Try it> These records contain pictures, which must be left out; copy exactly the lines from the one with "Trattato | P value |" up to and including the one with "During this period".

▬▬▬

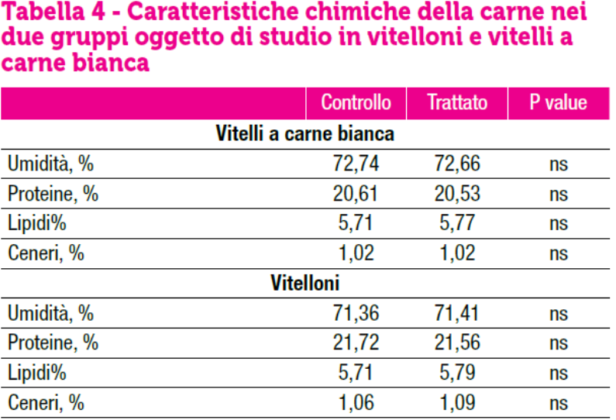 Tabella 4 - Caratteristiche chimiche della carne nei due gruppi oggetto di studio in vitelloni e vitelli a carne bianca

|  | Controllo | Trattato | P value |
|---|---|---|---|
| Vitelli a carne bianca |  |  |  |
| Umidità, % | 72,74 | 72,66 | ns |
| Proteine, % | 20,61 | 20,53 | ns |
| Lipidi% | 5,71 | 5,77 | ns |
| Ceneri, % | 1,02 | 1,02 | ns |
| Vitelloni |  |  |  |
| Umidità, % | 71,36 | 71,41 | ns |
| Proteine, % | 21,72 | 21,56 | ns |
| Lipidi% | 5,71 | 5,79 | ns |
| Ceneri, % | 1,06 | 1,09 | ns |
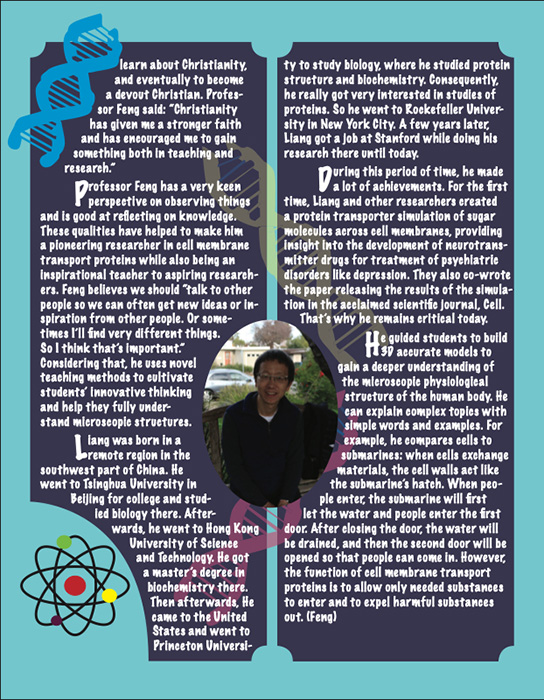 learn about Christianity, and eventually to become a devout Christian. Professor Feng said: "Christianity has given me a stronger faith and has encouraged me to gain something both in teaching and research."

Professor Feng has a very keen perspective on observing things and is good at reflecting on knowledge. These qualities have helped to make him a pioneering researcher in cell membrane transport proteins while also being an inspirational teacher to aspiring researchers. Feng believes we should "talk to other people so we can often get new ideas or inspiration from other people. Or sometimes I'll find very different things. So I think that's important." Considering that, he uses novel teaching methods to cultivate students' innovative thinking and help they fully understand microscopic structures.

Liang was born in a remote region in the southwest part of China. He went to Tsinghua University in Beijing for college and studied biology there. Afterwards, he went to Hong Kong University of Science and Technology. He got a master's degree in biochemistry there. Then afterwards, He came to the United States and went to Princeton University to study biology, where he studied protein structure and biochemistry. Consequently, he really got very interested in studies of proteins. So he went to Rockefeller University in New York City. A few years later, Liang got a job at Stanford while doing his research there until today.

During this period of time, he made a lot of achievements. For the first time, Liang and other researchers created a protein transporter simulation of sugar molecules across cell membranes, providing insight into the development of neurotransmitter drugs for treatment of psychiatric disorders like depression. They also co-wrote the paper releasing the results of the simulation in the acclaimed scientific journal, Cell. That's why he remains critical today.

He guided students to build 3D accurate models to gain a deeper understanding of the microscopic physiological structure of the human body. He can explain complex topics with simple words and examples. For example, he compares cells to submarines: when cells exchange materials, the cell walls act like the submarine's hatch. When people enter, the submarine will first let the water and people enter the first door. After closing the door, the water will be drained, and then the second door will be opened so that people can come in. However, the function of cell membrane transport proteins is to allow only needed substances to enter and to expel harmful substances out. (Feng)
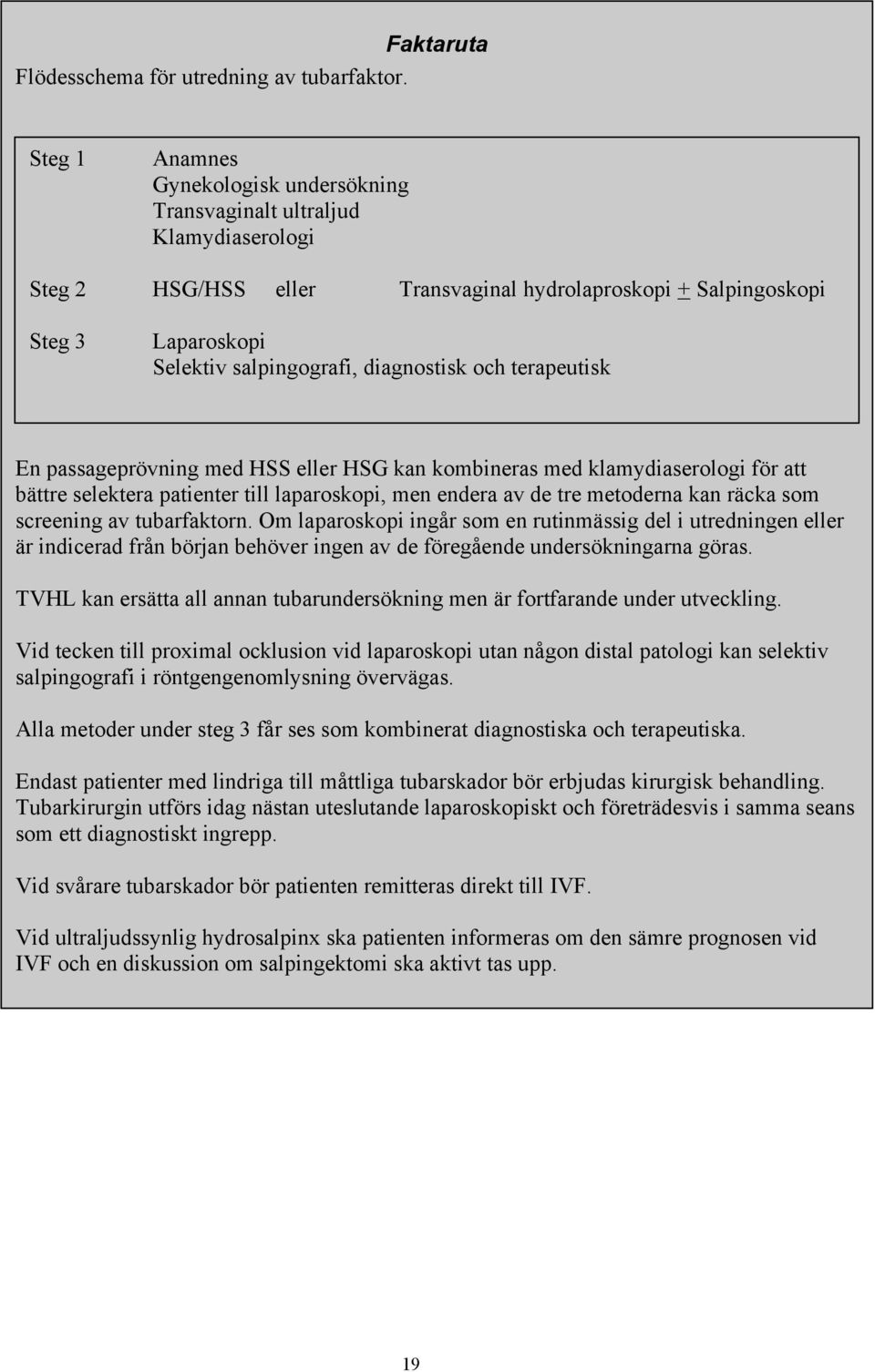 Faktaruta

Flödesschema för utredning av tubarfaktor.

Steg 1 Anamnes
Gynekologisk undersökning
Transvaginalt ultraljud
Klamydiaserologi

Steg 2 HSG/HSS eller Transvaginal hydrolaproskopi $\pm$ Salpingoskopi

Steg 3 Laparoskopi
Selektiv salpingografi, diagnostisk och terapeutisk

En passageprövning med HSS eller HSG kan kombineras med klamydiaserologi för att bättre selektera patienter till laparoskopi, men endera av de tre metoderna kan räcka som screening av tubarfaktorn. Om laparoskopi ingår som en rutinmässig del i utredningen eller är indicerad från början behöver ingen av de föregående undersökningarna göras.

TVHL kan ersätta all annan tubarundersökning men är fortfarande under utveckling.

Vid tecken till proximal ocklusion vid laparoskopi utan någon distal patologi kan selektiv salpingografi i röntgengenomlysning övervägas.

Alla metoder under steg 3 får ses som kombinerat diagnostiska och terapeutiska.

Endast patienter med lindriga till måttliga tubarskador bör erbjudas kirurgisk behandling. Tubarkirurgin utförs idag nästan uteslutande laparoskopiskt och företrädesvis i samma seans som ett diagnostiskt ingrepp.

Vid svårare tubarskador bör patienten remitteras direkt till IVF.

Vid ultraljudssynlig hydrosalpinx ska patienten informeras om den sämre prognosen vid IVF och en diskussion om salpingektomi ska aktivt tas upp.

19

▬▬▬

Reply>
|  | Controllo | Trattato | P value |
|---|---|---|---|
| Vitelli a carne bianca |  |  |  |
| Umidità, % | 72,74 | 72,66 | ns |
| Proteine, % | 20,61 | 20,53 | ns |
| Lipidi% | 5,71 | 5,77 | ns |
| Ceneri, % | 1,02 | 1,02 | ns |
| Vitelloni |  |  |  |
| Umidità, % | 71,36 | 71,41 | ns |
| Proteine, % | 21,72 | 21,56 | ns |
| Lipidi% | 5,71 | 5,79 | ns |
| Ceneri, % | 1,06 | 1,09 | ns |
 learn about Christianity, and eventually to become a devout Christian. Professor Feng said: "Christianity has given me a stronger faith and has encouraged me to gain something both in teaching and research."

Professor Feng has a very keen perspective on observing things and is good at reflecting on knowledge. These qualities have helped to make him a pioneering researcher in cell membrane transport proteins while also being an inspirational teacher to aspiring researchers. Feng believes we should "talk to other people so we can often get new ideas or inspiration from other people. Or sometimes I'll find very different things. So I think that's important." Considering that, he uses novel teaching methods to cultivate students' innovative thinking and help they fully understand microscopic structures.

Liang was born in a remote region in the southwest part of China. He went to Tsinghua University in Beijing for college and studied biology there. Afterwards, he went to Hong Kong University of Science and Technology. He got a master's degree in biochemistry there. Then afterwards, He came to the United States and went to Princeton University to study biology, where he studied protein structure and biochemistry. Consequently, he really got very interested in studies of proteins. So he went to Rockefeller University in New York City. A few years later, Liang got a job at Stanford while doing his research there until today.

During this period of time, he made a lot of achievements. For the first time, Liang and other researchers created a protein transporter simulation of sugar molecules across cell membranes, providing insight into the development of neurotransmitter drugs for treatment of psychiatric disorders like depression. They also co-wrote the paper releasing the results of the simulation in the acclaimed scientific journal, Cell. That's why he remains critical today.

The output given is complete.